┌─ PAGE EXCERPT

Living past the age of 100 might not be for everyone
Children and teenagers in the world's developed countries have a more than 50 per cent chance of living past 100. By the early 2100s, in other words, “being a centenarian will no longer be a rarity. In fact, it will be the norm”.
That from Lynda Gratton and Andrew Scott's book, The 100-Year Life: Living and Working in an Age of Longevity, which has received well-deserved attention this summer for its thoughtfully optimistic take on careers and lives in a world full of old people.
Gratton and Scott's core idea is that we will have to move on from the three-stage life of education, career and retirement to four and five-stage trajectories with multiple, if often related, careers of differing intensities — with time off for recharging and retraining in between, before finally easing into retirement in our late eighties.
The book can be a bit jargony in spots, but the concepts really do resonate.
I watched the movie Jason Bourne right after finishing it and kept thinking that the Central Intelligence Agency needed to be more open to Bourne using a “recharging or recreating transition” to prepare for a lower-intensity, post-assassin “portfolio stage”.
I also found myself getting legitimately excited about the careers I might yet have.
Still, it is hard to read the book, or just think about the consequences of 100-year lifespans, without some dread.
The most obvious worry is how to finance retirement. I have occasionally defended old-style pension plans as more efficient and fair than employee-managed replacements, but in the world that Gratton and Scott describe they really do not make much sense.
People trying to manage several career transitions are better off with an account that they can tap from time to time, then keep building up into their eighties, than a pension that kicks in at a preset age.
And pension systems that offer a guaranteed income from age 60 or 65, or even 70, are simply going to go broke without significant changes as 100-year-olds become the norm.

└─

▶ _AIM OF THE EXERCISE_
Set down, word for word, the passage of the article on living past 100 that opens with the words containing "Still, it is" and closes with "a preset age.".

┌─ DATA BLOCK

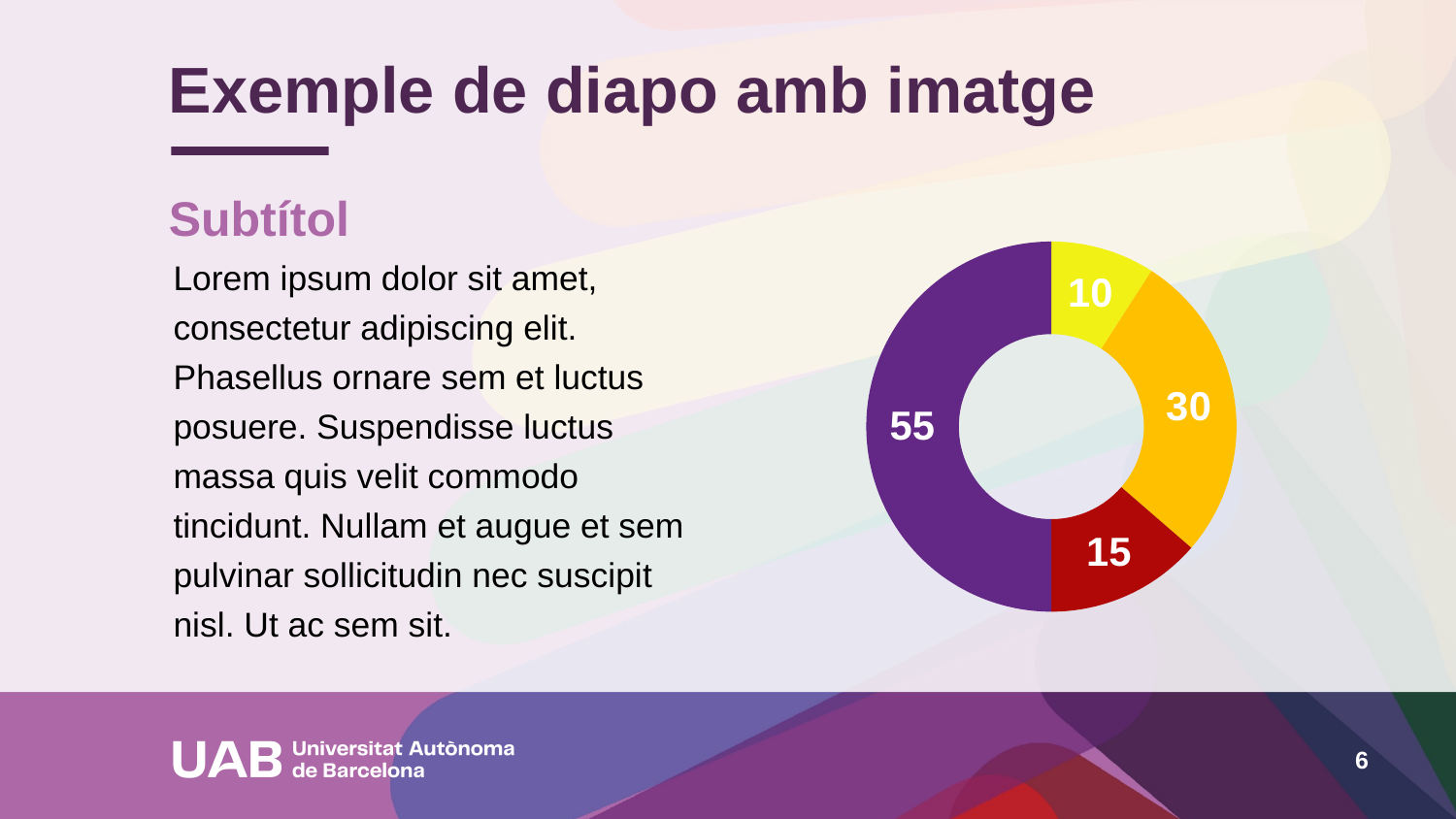
How many slices does the doughnut chart have? 4 What is the value shown on the orange slice of the doughnut chart? 30 What is the total of all the values shown in the doughnut chart? 110 Which is larger in the doughnut chart, the orange slice or the red slice? The orange slice What is the value shown on the red slice of the doughnut chart? 15 What is the value shown on the yellow slice of the doughnut chart? 10 What share of the doughnut chart's total does the purple slice (55) represent? 50% Which slice of the doughnut chart has the largest value? The purple slice (55) What is the value shown on the purple slice of the doughnut chart? 55 What is the difference between the purple slice and the orange slice in the doughnut chart? 25 Which slice of the doughnut chart has the smallest value? The yellow slice (10) What kind of chart is shown on the slide? Doughnut chart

└─

▶ _EXERCISE RESPONSE_
Still, it is hard to read the book, or just think about the consequences of 100-year lifespans, without some dread.
The most obvious worry is how to finance retirement. I have occasionally defended old-style pension plans as more efficient and fair than employee-managed replacements, but in the world that Gratton and Scott describe they really do not make much sense.
People trying to manage several career transitions are better off with an account that they can tap from time to time, then keep building up into their eighties, than a pension that kicks in at a preset age.